BEGIN DATA

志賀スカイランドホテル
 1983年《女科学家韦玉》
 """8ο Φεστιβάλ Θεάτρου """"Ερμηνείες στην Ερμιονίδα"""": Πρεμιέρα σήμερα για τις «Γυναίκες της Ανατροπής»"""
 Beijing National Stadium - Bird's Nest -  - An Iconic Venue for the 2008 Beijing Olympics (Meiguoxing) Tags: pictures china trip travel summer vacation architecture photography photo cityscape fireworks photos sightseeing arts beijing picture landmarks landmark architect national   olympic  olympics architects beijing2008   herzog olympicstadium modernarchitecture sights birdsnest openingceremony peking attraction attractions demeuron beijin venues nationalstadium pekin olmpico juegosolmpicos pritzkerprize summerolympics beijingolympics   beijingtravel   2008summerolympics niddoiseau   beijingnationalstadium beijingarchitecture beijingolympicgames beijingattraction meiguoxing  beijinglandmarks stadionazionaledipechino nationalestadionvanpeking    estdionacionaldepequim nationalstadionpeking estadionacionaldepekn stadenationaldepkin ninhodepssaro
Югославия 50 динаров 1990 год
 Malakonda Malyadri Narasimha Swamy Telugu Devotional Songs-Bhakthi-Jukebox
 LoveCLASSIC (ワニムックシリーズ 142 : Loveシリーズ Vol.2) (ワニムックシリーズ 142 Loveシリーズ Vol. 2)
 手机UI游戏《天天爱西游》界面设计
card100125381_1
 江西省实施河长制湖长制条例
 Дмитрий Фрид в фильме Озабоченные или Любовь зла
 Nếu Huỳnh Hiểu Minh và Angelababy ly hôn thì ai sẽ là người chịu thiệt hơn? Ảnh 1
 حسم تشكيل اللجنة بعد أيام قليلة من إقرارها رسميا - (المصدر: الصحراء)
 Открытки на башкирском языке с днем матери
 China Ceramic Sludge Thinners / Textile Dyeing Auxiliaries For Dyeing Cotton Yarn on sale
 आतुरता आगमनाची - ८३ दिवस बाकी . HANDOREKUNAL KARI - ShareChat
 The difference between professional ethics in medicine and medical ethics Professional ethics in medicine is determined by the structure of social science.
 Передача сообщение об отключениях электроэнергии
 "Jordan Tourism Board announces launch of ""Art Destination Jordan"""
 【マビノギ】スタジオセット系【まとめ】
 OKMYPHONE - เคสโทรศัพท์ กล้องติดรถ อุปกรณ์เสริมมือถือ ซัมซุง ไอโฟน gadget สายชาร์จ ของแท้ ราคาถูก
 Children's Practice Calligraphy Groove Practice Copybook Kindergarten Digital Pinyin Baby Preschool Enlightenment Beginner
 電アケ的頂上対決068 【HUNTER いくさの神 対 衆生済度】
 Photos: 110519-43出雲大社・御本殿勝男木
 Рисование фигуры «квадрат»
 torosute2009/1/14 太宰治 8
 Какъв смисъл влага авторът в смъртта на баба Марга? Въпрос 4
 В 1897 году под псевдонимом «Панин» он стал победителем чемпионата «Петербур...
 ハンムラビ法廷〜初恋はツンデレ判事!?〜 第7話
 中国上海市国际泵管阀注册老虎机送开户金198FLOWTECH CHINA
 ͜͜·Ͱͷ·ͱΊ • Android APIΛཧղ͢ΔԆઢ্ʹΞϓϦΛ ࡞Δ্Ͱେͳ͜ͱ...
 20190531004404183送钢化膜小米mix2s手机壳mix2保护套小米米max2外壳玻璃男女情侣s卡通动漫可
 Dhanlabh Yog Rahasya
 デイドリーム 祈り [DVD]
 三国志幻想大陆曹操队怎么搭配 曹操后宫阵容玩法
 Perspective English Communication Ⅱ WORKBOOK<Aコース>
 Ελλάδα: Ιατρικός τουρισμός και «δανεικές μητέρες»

END DATA

#### [PROBLEM]
Nothing but the lines from the one with "Дмитрий Фрид в" through the final line of the records above should appear, each copied exactly.

#### [ANSWER]
 Дмитрий Фрид в фильме Озабоченные или Любовь зла
 Nếu Huỳnh Hiểu Minh và Angelababy ly hôn thì ai sẽ là người chịu thiệt hơn? Ảnh 1
 حسم تشكيل اللجنة بعد أيام قليلة من إقرارها رسميا - (المصدر: الصحراء)
 Открытки на башкирском языке с днем матери
 China Ceramic Sludge Thinners / Textile Dyeing Auxiliaries For Dyeing Cotton Yarn on sale
 आतुरता आगमनाची - ८३ दिवस बाकी . HANDOREKUNAL KARI - ShareChat
 The difference between professional ethics in medicine and medical ethics Professional ethics in medicine is determined by the structure of social science.
 Передача сообщение об отключениях электроэнергии
 "Jordan Tourism Board announces launch of ""Art Destination Jordan"""
 【マビノギ】スタジオセット系【まとめ】
 OKMYPHONE - เคสโทรศัพท์ กล้องติดรถ อุปกรณ์เสริมมือถือ ซัมซุง ไอโฟน gadget สายชาร์จ ของแท้ ราคาถูก
 Children's Practice Calligraphy Groove Practice Copybook Kindergarten Digital Pinyin Baby Preschool Enlightenment Beginner
 電アケ的頂上対決068 【HUNTER いくさの神 対 衆生済度】
 Photos: 110519-43出雲大社・御本殿勝男木
 Рисование фигуры «квадрат»
 torosute2009/1/14 太宰治 8
 Какъв смисъл влага авторът в смъртта на баба Марга? Въпрос 4
 В 1897 году под псевдонимом «Панин» он стал победителем чемпионата «Петербур...
 ハンムラビ法廷〜初恋はツンデレ判事!?〜 第7話
 中国上海市国际泵管阀注册老虎机送开户金198FLOWTECH CHINA
 ͜͜·Ͱͷ·ͱΊ • Android APIΛཧղ͢ΔԆઢ্ʹΞϓϦΛ ࡞Δ্Ͱେͳ͜ͱ...
 20190531004404183送钢化膜小米mix2s手机壳mix2保护套小米米max2外壳玻璃男女情侣s卡通动漫可
 Dhanlabh Yog Rahasya
 デイドリーム 祈り [DVD]
 三国志幻想大陆曹操队怎么搭配 曹操后宫阵容玩法
 Perspective English Communication Ⅱ WORKBOOK<Aコース>
 Ελλάδα: Ιατρικός τουρισμός και «δανεικές μητέρες»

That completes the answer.